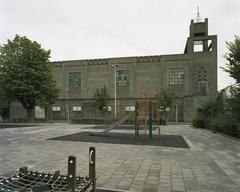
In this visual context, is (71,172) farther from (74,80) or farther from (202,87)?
(74,80)

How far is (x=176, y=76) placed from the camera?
122 ft

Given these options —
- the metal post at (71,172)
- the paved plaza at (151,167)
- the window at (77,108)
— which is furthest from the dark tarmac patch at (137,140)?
the window at (77,108)

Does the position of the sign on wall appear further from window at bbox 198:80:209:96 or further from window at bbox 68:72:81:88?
window at bbox 198:80:209:96

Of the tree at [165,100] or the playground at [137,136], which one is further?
the tree at [165,100]

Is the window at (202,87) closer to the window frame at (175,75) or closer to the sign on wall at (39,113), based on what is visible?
the window frame at (175,75)

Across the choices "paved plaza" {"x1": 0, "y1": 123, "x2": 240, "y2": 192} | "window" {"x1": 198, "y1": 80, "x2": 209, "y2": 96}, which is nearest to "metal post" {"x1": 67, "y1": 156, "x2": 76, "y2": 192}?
"paved plaza" {"x1": 0, "y1": 123, "x2": 240, "y2": 192}

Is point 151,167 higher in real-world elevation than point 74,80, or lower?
lower

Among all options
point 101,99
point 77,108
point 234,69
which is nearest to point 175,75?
point 101,99

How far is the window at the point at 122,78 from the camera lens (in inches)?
1548

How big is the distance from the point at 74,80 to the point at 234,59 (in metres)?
33.1

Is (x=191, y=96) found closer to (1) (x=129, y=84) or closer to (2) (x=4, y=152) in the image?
(1) (x=129, y=84)

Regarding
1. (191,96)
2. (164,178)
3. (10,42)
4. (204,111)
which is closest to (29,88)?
(10,42)

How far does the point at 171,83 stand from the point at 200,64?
5529mm

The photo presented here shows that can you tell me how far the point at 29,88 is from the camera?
2789cm
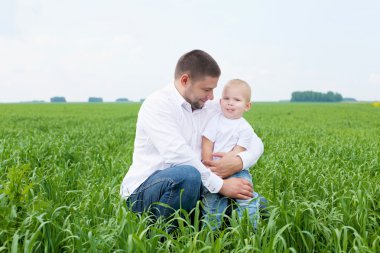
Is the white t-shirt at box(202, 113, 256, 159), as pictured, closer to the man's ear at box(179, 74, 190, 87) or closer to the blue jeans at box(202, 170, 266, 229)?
the blue jeans at box(202, 170, 266, 229)

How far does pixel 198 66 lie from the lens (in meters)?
3.66

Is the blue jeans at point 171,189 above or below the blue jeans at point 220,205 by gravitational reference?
above

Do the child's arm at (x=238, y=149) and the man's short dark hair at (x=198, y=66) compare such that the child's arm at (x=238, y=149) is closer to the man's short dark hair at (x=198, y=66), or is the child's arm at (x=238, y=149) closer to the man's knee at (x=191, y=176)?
the man's knee at (x=191, y=176)

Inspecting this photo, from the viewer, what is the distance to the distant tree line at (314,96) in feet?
356

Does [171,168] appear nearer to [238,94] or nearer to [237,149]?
[237,149]

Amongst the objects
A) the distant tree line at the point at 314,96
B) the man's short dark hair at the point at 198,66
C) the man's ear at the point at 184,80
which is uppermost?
the man's short dark hair at the point at 198,66

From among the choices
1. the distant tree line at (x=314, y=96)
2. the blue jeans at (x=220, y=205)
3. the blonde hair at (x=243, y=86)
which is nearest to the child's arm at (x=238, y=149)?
the blue jeans at (x=220, y=205)

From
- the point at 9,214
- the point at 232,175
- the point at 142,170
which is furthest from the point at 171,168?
the point at 9,214

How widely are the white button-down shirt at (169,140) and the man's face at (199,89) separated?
0.22 ft

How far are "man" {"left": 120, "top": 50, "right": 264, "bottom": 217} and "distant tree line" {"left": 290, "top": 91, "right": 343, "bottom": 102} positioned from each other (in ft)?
357

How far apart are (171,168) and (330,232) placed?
1401 millimetres

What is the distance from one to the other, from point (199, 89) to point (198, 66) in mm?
207

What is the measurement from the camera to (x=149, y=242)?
9.04 ft

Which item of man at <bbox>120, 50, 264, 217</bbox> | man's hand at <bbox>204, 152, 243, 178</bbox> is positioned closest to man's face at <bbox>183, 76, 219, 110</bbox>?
man at <bbox>120, 50, 264, 217</bbox>
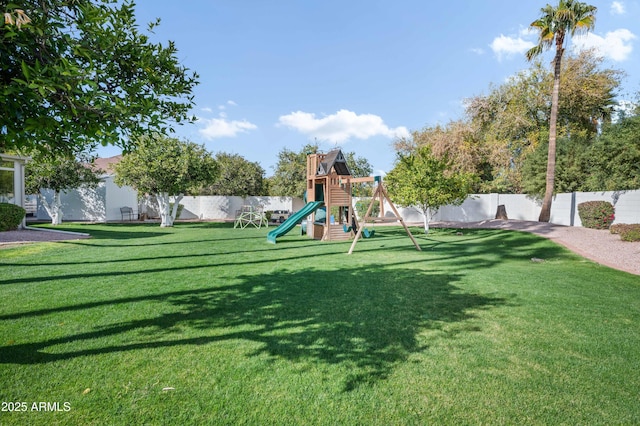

AIM:
Return every line from the rows above that contains the word "bbox", copying each line in full.

RESPONSE:
Does the position of the sign on wall appear further from window at bbox 198:80:209:96 or further from window at bbox 68:72:81:88?
window at bbox 198:80:209:96
Which item of man at <bbox>120, 50, 264, 217</bbox> | man's hand at <bbox>204, 152, 243, 178</bbox> is positioned closest to man's face at <bbox>183, 76, 219, 110</bbox>?
man at <bbox>120, 50, 264, 217</bbox>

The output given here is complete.